Required tasks:
1/ In the sermon about Rumpelstiltskin and helicopters, what does the king command the miller's daughter to do?
2/ Continue the sermon about Rumpelstiltskin and helicopters from its last sentence.

Extract to read:
=====
Thomas Jefferson Memorial Church-Unitarian Universalist

 “Of Rumpelstiltskin and Helicopters”

Rev. Leslie Takahashi Morris

May 13, 2007

 

Reading:  “Mama’s Promise” by Marilyn Nelson on www.poets.org

http://www.poets.org/viewmedia.php/prmMID/15661

 

Mediation:  Meditation

Spirit of life, God of many names, we come before you this morning full of hopes and fears.  One hope is simple:  that our lives and the lives of those we love might be as free of danger as possible.  One hope is harder to find:  that our lives, that the lives of those we love, that the lives of our fellow travelers in this community, in this world, might also be free from fear. 

 

We bring our fears into the embrace of this community. We come knowing that we need a place where we can acknowledge that sometimes the world makes us afraid, sometimes our lives and the lives of those we love are beyond our control.  May we acknowledge that this fear can make us act in ways we do not wish to act, ways that beckon the divisiveness that is evil into our hearts, that shut us off from those we love, from a world that needs our care, and from our own best intentions.

 

In the silence that follows, may we acknowledge our fears, trusting that they can be held in the gentle, sacred trust we strive to create.

 

May we know the expansive good, the embracing love and the larger hope we hold here together.  Amen.

 

Sermon:  The tale of Rumpelstiltskin is among the countless tales attributed to the Brothers Grimm.  In this German folk tale, a miller brags of his daughter to a king, who puts the girl in a room and commands her to spin straw into gold or die.  The desperate girl makes a bargain with a human-like creature, a manikin who appeared in her locked room.  As the king’s demands escalated, the manakin’s terms for completing the tasks do too until she promises him her first-born child.  The King, impressed by her skills, marries her, they have a child and all is well, until the manakin showed up to claim the child.  The horrified Queen bargains again: this time that she could keep the child if she could guess the manakin’s name in three days.  This time she is less passive, sending a messenger out until he heard the manakin boasting of his name, Rumpelstiltskin.  When the Queen guessed it, the original Grimm’s fairy tale goes, he was so angry that he ripped himself in two.

 

As mothers, as parents, or simply as people who care about other people, this is a horrifying tale.  To have to make a bargain that involves losing one’s child is nightmarish.  To be a parent, to be anyone who takes the risk of love, is to live in a world where danger seems to lurk behind every tree, to be a wilderness explorer.  In her book, The Making of A Mother, psychiatrist Valerie Davis Raskin writes, “For most, there is no threat like that of harm befalling one’s child.  Mothers commonly describe the profound attachment they feel to their children in terms of sacrifice:  I’d give my life for this person, I’d throw myself in front of a moving train to save my child, I’d take food from my mouth to feed this baby.  When new mothers talk about the first wave of consciousness of their deep connectedness with their infant, they often couch it in terms of anxiety, fear, disorientation.” 

 

We need to treat ourselves and each other with gentleness.  Some of us sit here knowing all too well of the dangers involved and that dangers can be delivered through the hands of parents.  More of us recall what it meant to have parents who absented themselves from the duty of parenting, leaving us to fend for ourselves.
=====
Supplied information:
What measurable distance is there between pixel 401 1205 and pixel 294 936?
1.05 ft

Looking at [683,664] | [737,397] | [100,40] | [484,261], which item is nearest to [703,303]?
=====
Replies:
1/ Spin straw into gold or die.

2/
Which is the context for our second tale, the one about helicopters.  According to Wikipedia, that cultural barometer:  “A helicopter parent is a term for a person who pays extremely close attention to his or her child or children, particularly at educational institutions. They rush to prevent any harm from befalling them or letting them learn from their own mistakes, sometimes even contrary to the children's wishes. They are so named because, like a helicopter, they hover closely overhead, rarely out of reach whether their children need them or not.”

 

In our world, we have cause to be afraid.  I certainly have heard the whirr of rotors above my head:  Having experienced bullying as a child, I imagined my children could have a life free from bullying.  Having been excluded, I wished them to be free from exclusion.  Having fallen and scraped my knee learning to ride my bike—well, they did too but not because I didn’t warn them.  Wanting to protect one’s child is just a part of parenting, and yet….

 

In 2005, "60 Minutes" reported that the so-called echo boomers -- the children of baby boomers, who were born between 1982 and 1995 -- are "overmanaged" and "very pressured" and treated by their parents as pieces of "crystal or something that could somehow shatter at any point."

And this is not just young children.  A recent article in the Wall Street Journal found parental involvement in college life is forcing colleges and universities to create programs to deal with the parents  who no longer just drop their kids off to college and get out of the way.  Roommate disputes, grading controversies, scheduling issues are all fair game for parental involvement.  Part of this is linked to the astronomical cost of higher education—and the need to protect a sizeable investment.  Yet costs increase when institutions of higher learning need to assign full-time staff people, or form entire new departments to field parents' calls and email, or hold separate orientations for parents to keep them from meddling.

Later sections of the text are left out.